» Problem details
Return only this: the line with "From the camera, at" and all the lines that follow it below, through the final one, exactly as they are.

» Saved entries

────

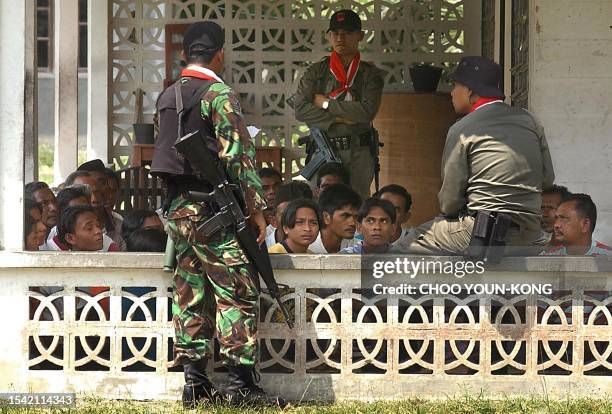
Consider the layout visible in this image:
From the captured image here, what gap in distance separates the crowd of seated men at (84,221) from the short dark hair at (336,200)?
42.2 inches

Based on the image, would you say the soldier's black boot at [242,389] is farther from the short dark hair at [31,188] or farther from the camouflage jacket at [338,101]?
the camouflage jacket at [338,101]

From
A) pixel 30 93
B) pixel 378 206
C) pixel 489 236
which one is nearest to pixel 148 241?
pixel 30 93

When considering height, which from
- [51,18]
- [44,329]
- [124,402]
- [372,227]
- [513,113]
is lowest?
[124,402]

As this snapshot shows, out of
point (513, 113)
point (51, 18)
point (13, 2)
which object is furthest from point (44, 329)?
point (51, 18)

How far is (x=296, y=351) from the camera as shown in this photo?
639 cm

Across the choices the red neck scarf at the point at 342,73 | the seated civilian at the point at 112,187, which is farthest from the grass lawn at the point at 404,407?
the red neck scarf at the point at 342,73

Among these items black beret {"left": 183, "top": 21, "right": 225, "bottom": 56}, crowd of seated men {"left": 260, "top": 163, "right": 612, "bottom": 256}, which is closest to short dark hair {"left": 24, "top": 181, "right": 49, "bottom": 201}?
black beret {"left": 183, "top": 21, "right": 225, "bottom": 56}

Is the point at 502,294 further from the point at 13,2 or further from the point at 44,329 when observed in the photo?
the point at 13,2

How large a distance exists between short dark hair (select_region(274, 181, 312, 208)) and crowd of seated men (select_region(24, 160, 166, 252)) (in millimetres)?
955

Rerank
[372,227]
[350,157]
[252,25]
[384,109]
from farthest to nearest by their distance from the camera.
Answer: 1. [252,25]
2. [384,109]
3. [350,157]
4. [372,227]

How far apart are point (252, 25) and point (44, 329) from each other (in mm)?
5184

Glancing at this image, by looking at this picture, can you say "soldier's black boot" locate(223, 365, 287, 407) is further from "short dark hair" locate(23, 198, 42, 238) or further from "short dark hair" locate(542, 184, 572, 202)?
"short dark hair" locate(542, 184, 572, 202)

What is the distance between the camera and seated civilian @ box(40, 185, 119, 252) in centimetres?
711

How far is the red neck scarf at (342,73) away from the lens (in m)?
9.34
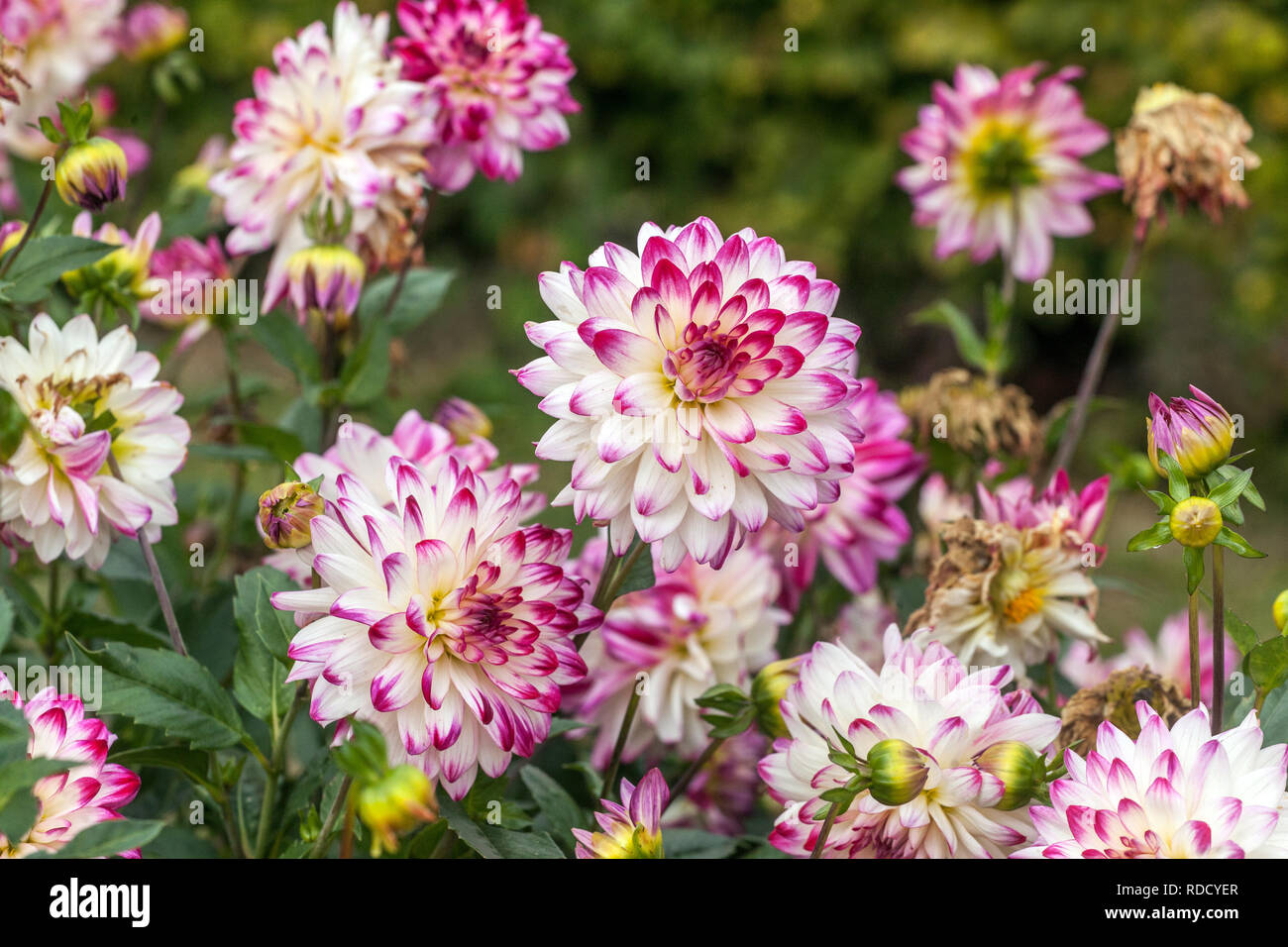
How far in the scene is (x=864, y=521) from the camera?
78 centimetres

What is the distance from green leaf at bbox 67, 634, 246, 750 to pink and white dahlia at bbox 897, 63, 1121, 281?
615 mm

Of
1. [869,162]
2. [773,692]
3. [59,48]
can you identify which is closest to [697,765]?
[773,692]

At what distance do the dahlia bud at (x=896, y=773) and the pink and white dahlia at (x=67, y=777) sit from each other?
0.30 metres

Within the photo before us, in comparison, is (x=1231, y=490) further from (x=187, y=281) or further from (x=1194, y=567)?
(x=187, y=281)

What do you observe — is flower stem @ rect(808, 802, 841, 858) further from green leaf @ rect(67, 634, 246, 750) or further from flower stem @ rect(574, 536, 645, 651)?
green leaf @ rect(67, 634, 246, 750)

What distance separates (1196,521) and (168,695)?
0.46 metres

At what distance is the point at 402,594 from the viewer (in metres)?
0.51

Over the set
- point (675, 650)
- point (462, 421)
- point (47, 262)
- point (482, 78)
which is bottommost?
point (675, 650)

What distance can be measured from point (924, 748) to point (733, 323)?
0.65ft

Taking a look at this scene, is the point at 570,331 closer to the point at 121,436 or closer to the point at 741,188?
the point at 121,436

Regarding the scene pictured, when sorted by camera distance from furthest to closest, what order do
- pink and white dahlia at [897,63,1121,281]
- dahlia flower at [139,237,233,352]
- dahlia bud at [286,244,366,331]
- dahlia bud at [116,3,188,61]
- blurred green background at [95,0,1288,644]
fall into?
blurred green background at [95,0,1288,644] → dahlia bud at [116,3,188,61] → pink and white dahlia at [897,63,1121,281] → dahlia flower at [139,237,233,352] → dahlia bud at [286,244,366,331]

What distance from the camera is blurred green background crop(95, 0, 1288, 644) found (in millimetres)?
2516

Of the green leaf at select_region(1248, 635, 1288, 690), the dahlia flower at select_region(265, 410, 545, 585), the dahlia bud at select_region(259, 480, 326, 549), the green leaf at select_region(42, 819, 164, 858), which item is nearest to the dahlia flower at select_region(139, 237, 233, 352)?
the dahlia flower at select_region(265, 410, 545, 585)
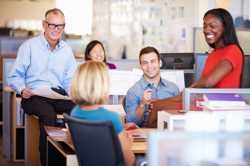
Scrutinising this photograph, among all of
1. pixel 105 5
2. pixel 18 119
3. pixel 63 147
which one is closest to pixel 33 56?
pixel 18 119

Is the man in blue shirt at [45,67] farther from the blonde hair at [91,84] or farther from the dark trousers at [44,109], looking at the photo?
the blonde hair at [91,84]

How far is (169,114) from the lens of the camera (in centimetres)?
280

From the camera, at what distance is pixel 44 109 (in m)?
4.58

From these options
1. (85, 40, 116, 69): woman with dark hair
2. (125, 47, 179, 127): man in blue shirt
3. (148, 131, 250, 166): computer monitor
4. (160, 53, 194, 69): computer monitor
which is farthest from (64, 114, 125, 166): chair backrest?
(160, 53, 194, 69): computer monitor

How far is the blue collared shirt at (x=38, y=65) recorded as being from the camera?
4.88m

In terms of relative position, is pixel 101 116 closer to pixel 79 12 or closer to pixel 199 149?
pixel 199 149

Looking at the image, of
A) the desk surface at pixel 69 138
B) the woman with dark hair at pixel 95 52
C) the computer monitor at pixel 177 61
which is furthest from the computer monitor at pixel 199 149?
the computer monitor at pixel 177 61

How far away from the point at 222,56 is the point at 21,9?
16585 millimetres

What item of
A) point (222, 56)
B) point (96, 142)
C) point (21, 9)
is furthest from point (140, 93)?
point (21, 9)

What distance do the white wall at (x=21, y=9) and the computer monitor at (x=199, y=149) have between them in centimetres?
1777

────

» Response to this task
From the camera, at what distance is pixel 44 109 (in m)?
4.58

From these options
1. (85, 40, 116, 69): woman with dark hair
2. (125, 47, 179, 127): man in blue shirt
3. (148, 131, 250, 166): computer monitor
4. (160, 53, 194, 69): computer monitor
which is farthest from (64, 114, 125, 166): chair backrest?
(160, 53, 194, 69): computer monitor

How far is the blue collared shirt at (x=38, y=65) recorded as being from the camera?
4.88m

In terms of relative position, is pixel 101 116 closer to pixel 79 12 or closer to pixel 199 149?
pixel 199 149

Looking at the image, of
A) the desk surface at pixel 69 138
B) the woman with dark hair at pixel 95 52
C) the computer monitor at pixel 177 61
which is furthest from the computer monitor at pixel 199 149?
the computer monitor at pixel 177 61

How far away from the point at 222,56 is the point at 21,9?
16585 millimetres

What item of
A) point (222, 56)
B) point (96, 142)
C) point (21, 9)
is furthest from point (140, 93)?
point (21, 9)

What distance do the white wall at (x=21, y=9) and the computer monitor at (x=199, y=149) have between them in centimetres?
1777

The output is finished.